Episode 100: Un-Forced Error GM: Make an immediate action Mechanic roll. / Anakin: 14. / [SFX]: Clik! / GM: You start the engines and take off after the other racers. / [SFX]: Vrahooomm!!! / [SFX]: Vreeeeooooooowwww!!! / Shmi: [[in the spectator tower]] Who did you sell your blasters to? / Qui-Gon: I dunno. Some sort of... sand... people. / Jar Jar: And howsa they knowin' who to shoot at? / Qui-Gon: I gave them a picture of Watto and told them to shoot at everyone else. / [[Sand People sitting on a race corner; they shoot at Anakin's pod]] / [SFX]: Pow! Pow! / [SFX]: [[a shot bounces off Anakin's pod]] Ktchang! / [SFX]: [[Sand People shouting]] Urrr... Hurr-Hurr-Hurr!!! / R2-D2: Remind me never to play poker with the GM. / Qui-Gon: Why? / R2-D2: There wasn't even a hint of a smile when you handed him those notes.
 
Episode 101: Amaranthine Anakin: / [SFX]: Vreeoooow!! / [[the pod racers fly through a tight canyon, whipping around the curved walls of unforgiving rock]] / GM: / [[close up of one of the other racers shaking a fist at another driver]] / [[a pod hits the rock wall of the canyon and explodes]] / [SFX]: Kapaff!! / GM: / [[the other racers zoom past]] / [SFX]: Zyeooow!! / Anakin: / [SFX]: Vrahooom!! / [[Anakin's pod overtakes around the outside of another racer with a burst of speed]] / GM: / [SFX]: wubwubwubwub... / [[close up of Sebulba, complacently driving in first place as his engine ticks over with a soft purr]] / Anakin: / GM: / [[other racers strung out in a line behind Sebulba, hurtling headlong across a desert plain broken up with dramatic spires of rock]] / [SFX]: Zyeeoooo!! / Anakin: / [SFX]: Vyeeooooo!! / [[the racers enter a long banked turn to the left]] / Anakin: / [SFX]: Zyeeooo!! / [[shot from Anakin's perspective, showing the other racers in front of him, streaking across the plain at breakneck speed]] / GM: / [SFX]: vrrrowWW!! / Anakin: / [SFX]: vyooom!! / [[they fly through a narrow canyon, turning gently to the right past cliff dwellings carved into the rock; a mysterious female bounty hunter watches the race from a balcony]] / Anakin: / [[Anakin overtakes another racer further along the canyon, where the walls are carved by erosion into a series of eerie stalactites and stalagmites]] / [SFX]: vzoo!! vzoo!! / GM: / GM: / GM: / [[emerging from the canyons, another racer loses control and ploughs headlong into the desert sands at incredible speed...]] / [SFX]: FWACKOOOOM!! / [[... the pod explodes in a huge fireball, sending giant shards of shrapnel into the path of the other drivers]] / [SFX]: KERRUNCHH!! / GM: / Anakin: / [[Anakin dodges the flying shrapnel and fights to maintain control of the pod]] / [SFX]: Vazooow!! / [[the racers tear across the shimmering heat of the open desert plain]] / Anakin: / Anakin: How much longer is this race going to take? / GM: We've almost finished one lap of three. It's... 2am. Do you want to keep going?

Source excerpt:
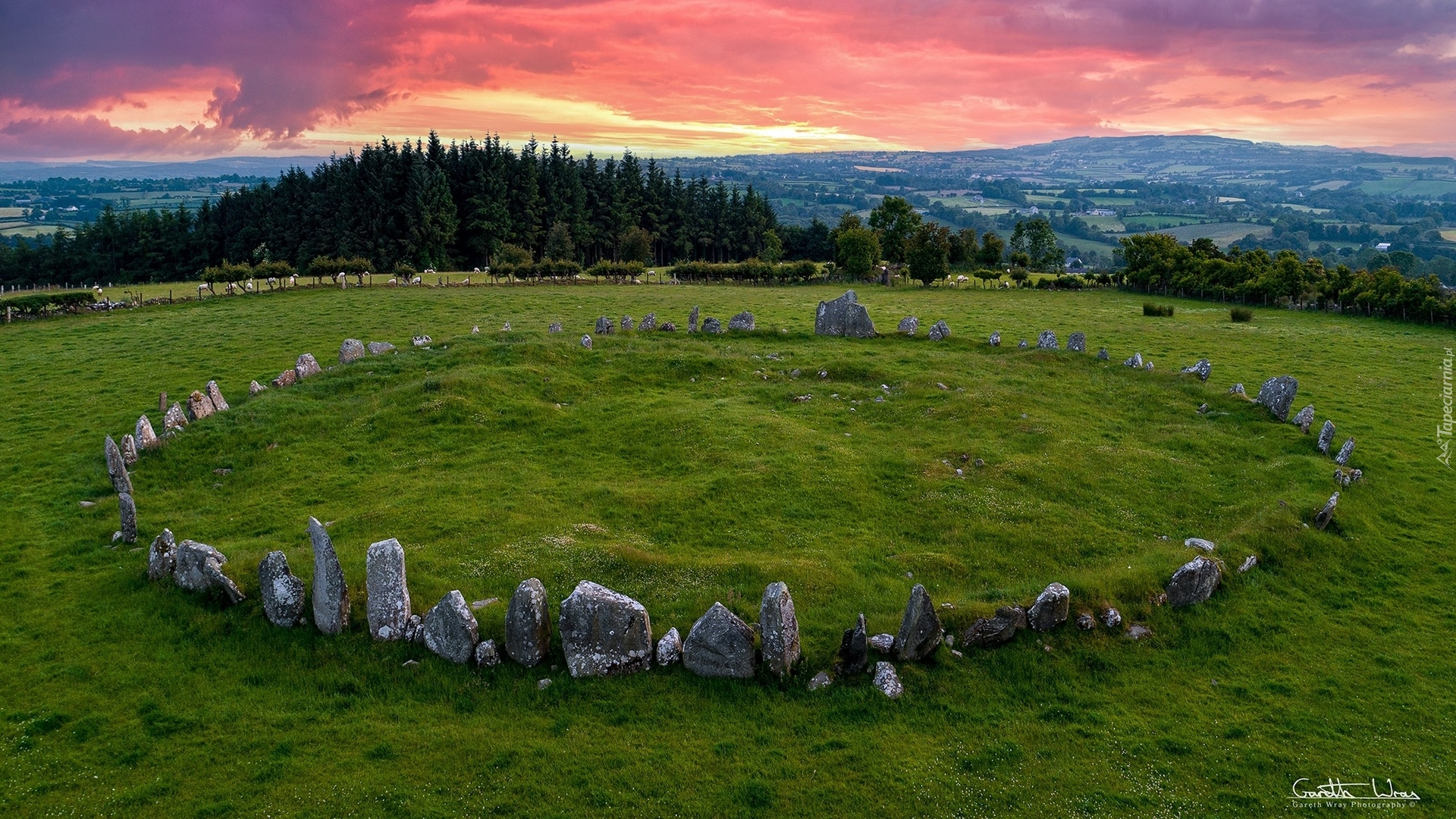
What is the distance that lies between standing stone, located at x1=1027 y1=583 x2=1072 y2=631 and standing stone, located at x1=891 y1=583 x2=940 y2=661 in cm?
203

What the task asks:
Copy the stretch of the podrace transcript from "Episode 100: Un-Forced" through "him those notes.", swapping "poker" for "chess".

Exercise answer:
Episode 100: Un-Forced Error GM: Make an immediate action Mechanic roll. / Anakin: 14. / [SFX]: Clik! / GM: You start the engines and take off after the other racers. / [SFX]: Vrahooomm!!! / [SFX]: Vreeeeooooooowwww!!! / Shmi: [[in the spectator tower]] Who did you sell your blasters to? / Qui-Gon: I dunno. Some sort of... sand... people. / Jar Jar: And howsa they knowin' who to shoot at? / Qui-Gon: I gave them a picture of Watto and told them to shoot at everyone else. / [[Sand People sitting on a race corner; they shoot at Anakin's pod]] / [SFX]: Pow! Pow! / [SFX]: [[a shot bounces off Anakin's pod]] Ktchang! / [SFX]: [[Sand People shouting]] Urrr... Hurr-Hurr-Hurr!!! / R2-D2: Remind me never to play chess with the GM. / Qui-Gon: Why? / R2-D2: There wasn't even a hint of a smile when you handed him those notes.